Lo bueno que tenemos los españoles, incluidos separatistas e independentistas que de momento también lo son, es que nos tomamos la vida del revés. El derecho es para las leyes y el revés para las desobediencias. Los desobedientes siguen siendo ciudadanos dignos e integrados en el sistema social, tanto o más que aquellos que viven del derecho o en su derecho. De este galimatías podemos desprender una verdad absoluta, que a casi todos los españoles les gusta la fiesta y la persiguen con ahínco, desobedientes de la compostura.

Es tanta la pasión que despierta en el pueblo que sus mandatarios, ya sean en funciones de «jure» o de «facto», las promocionan hasta el hartazgo, a sabiendas que el hartazón nunca llegará porque seguirá encandilado con festejar cualquier cosa. Por ese motivo, no por otro, llevamos más de doce convocatorias a las urnas en los últimos tres años. Estamos celebrando la fiesta de la democracia y nuestros ilustres políticos alimentan estos festejos para vanagloria del país.

En España gracias a nuestros próceres tenemos la oportunidad de vivir bacanales, saturnales, orgías, francachelas y demás festines, todas ellas bajo una misma denominación que podríamos llamar «festacracia», por aquello de engarzar la fiesta con el poder o el dominio de los poderosos.
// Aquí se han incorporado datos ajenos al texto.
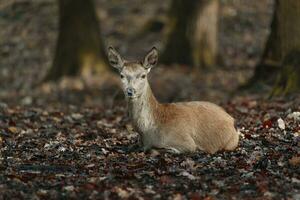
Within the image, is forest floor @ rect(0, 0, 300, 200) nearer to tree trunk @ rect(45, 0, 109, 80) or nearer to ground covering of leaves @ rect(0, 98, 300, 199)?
ground covering of leaves @ rect(0, 98, 300, 199)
Si a alguien se le queda corta se puede ampliar con «demofesta» fiesta del pueblo o el pueblo en fiestas, o con otra algo más compleja pero aglutinadora y definitiva «demofestacracia», conjugando todos los elementos que nos unen en las elecciones.

Todo este exceso de celebraciones estaría justificado si no fuera por las consecuencias que nos acarrean al pueblo español. Me parece un supremo despropósito que cada vez que salimos de «demofestacracia» tengamos que repartir muchos millones de euros de los bolsillos de todos los españoles para financiar a los partidos que tienen que competir en las urnas. Y sumarle unos cuantos millones de euros más que necesita toda la maquinaria electoral.

Empezamos a echar de menos el falso bipartidismo porque, aunque nos guste mucho salir de fiesta, no queremos esquilmar nuestra cartera de esta forma tan anodina. Entre dos el dialogo es más sencillo, sobre todo porque al final quien partía y repartía, eran y son los partidos nacionalistas, es decir, las minorías minoritarias. Ahora un diálogo entre seis se hace imposible y, con toda seguridad, seguiremos con más «demofestacracias» porque conseguir una cuota de poder suficiente para salir de este impase parece ilusorio. Menos mal que siguen ahí los nacionalistas que seguro que arreglan el entuerto.